I bet the problem is in readln. Currently, File.byLine() and
readln() are extremely slow, because they call fgetc() one char
at a time.

I made an "byLineFast" implementation some time ago that is 10x
faster than std.stdio.byLine. It reads lines through rawRead, and
using buffers instead of char by char.

I don't have the time to make it phobos-ready (unicode, etc.).
But I'll paste it here for any one to use (it works perfectly).

--jm
*/


import std.stdio;
import std.string: indexOf;
import core.stdc.string: memmove;

/**
   Reads by line in an efficient way (10 times faster than File.byLine
   from std.stdio).
   This is accomplished by reading entire buffers (fgetc() is not used),
   and allocating as little as possible.

   The char \n is considered as separator, removing the previous \r
   if it exists.

   The \n is never returned. The \r is not returned if it was
   part of a \r\n (but it is returned if it was by itself).

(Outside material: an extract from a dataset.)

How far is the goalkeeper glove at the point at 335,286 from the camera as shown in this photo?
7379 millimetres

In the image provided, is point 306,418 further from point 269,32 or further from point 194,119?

   The returned string is always a substring of a temporary
   buffer, that must not be stored. If necessary, you must
   use str[] or .dup or .idup to copy to another string.

   Example:

         File f = File("file.txt");
         foreach (string line; f.byLineFast) {
             ...process line...
             //Make a copy:
             string copy = line[];
         }

   The file isn't closed when done iterating, unless it was
   the only reference to the file (same as std.stdio.byLine).
   (example: ByLineFast(File("file.txt"))).
*/
struct byLineFast {
     File file;
     char[] line;
     bool first_call = true;
     char[] buffer;
     char[] strBuffer;

     this(File f, int bufferSize=4096) {
         assert(bufferSize > 0);
         file = f;
         buffer.length = bufferSize;
     }

      @property bool empty() const {
         //Its important to check "line !is null" instead of
         //"line.length != 0", otherwise, no empty lines can
         //be returned, the iteration would be closed.
         if (line.ptr !is null) {
             return false;
         }
         if (!file.isOpen) {
             //Clean the buffer to avoid pointer false positives:
            (cast(char[])buffer)[] = 0;
             return true;
         }

         //First read. Determine if it's empty and put the char back.
         auto mutableFP = (cast(File*) &file).getFP();
         auto c = fgetc(mutableFP);
         if (c == -1) {
             //Clean the buffer to avoid pointer false positives:
            (cast(char[])buffer)[] = 0;
             return true;
         }
         if (ungetc(c, mutableFP) != c) {
             assert(false, "Bug in cstdlib implementation");
         }
         return false;
     }

      @property char[] front() {
         if (first_call) {
             popFront();
             first_call = false;
         }
         return line;
     }

     void popFront() {
         if (strBuffer.length == 0) {
             strBuffer = file.rawRead(buffer);
             if (strBuffer.length == 0) {
                 file.detach();
                 line = null;
                 return;
             }
         }

         ulong pos = strBuffer.indexOf('\n');
         if (pos != -1) {
             if (pos != 0 && strBuffer[pos-1] == '\r') {
                 line = strBuffer[0 .. (pos-1)];
             } else {
                 line = strBuffer[0 .. pos];
             }
             //Pop the line, skipping the terminator:
             strBuffer = strBuffer[(pos+1) .. $];
         } else {
             //More needs to be read here. Copy the tail of the buffer
             //to the beginning, and try to read with the empty part of
             //the buffer.
             //If no buffer was left, extend the size of the buffer before
             //reading. If the file has ended, then the line is the entire
             //buffer.

             if (strBuffer.ptr != buffer.ptr) {
                 //Must use memmove because there might be overlap
                 memmove(buffer.ptr, strBuffer.ptr, strBuffer.length * char.sizeof);
             }
             ulong spaceBegin = strBuffer.length;
             if (strBuffer.length == buffer.length) {
                 //Must extend the buffer to keep reading.
                 assumeSafeAppend(buffer);
                 buffer.length = buffer.length * 2;
             }
             char[] readPart = file.rawRead(buffer[spaceBegin .. $]);
             if (readPart.length == 0) {
                 //End of the file. Return whats in the buffer.
                 //The next popFront() will try to read again, and then
                 //mark empty condition.
                 if (spaceBegin != 0 && buffer[spaceBegin-1] == '\r') {
                     line = buffer[0 .. spaceBegin-1];
                 } else {
                     line = buffer[0 .. spaceBegin];
                 }
                 strBuffer = null;
                 return;
             }
             strBuffer = buffer[0 .. spaceBegin + readPart.length];
             //Now that we have new data in strBuffer, we can go on.
             //If a line isn't found, the buffer will be extended again to read more.
             popFront();
         }
     }
}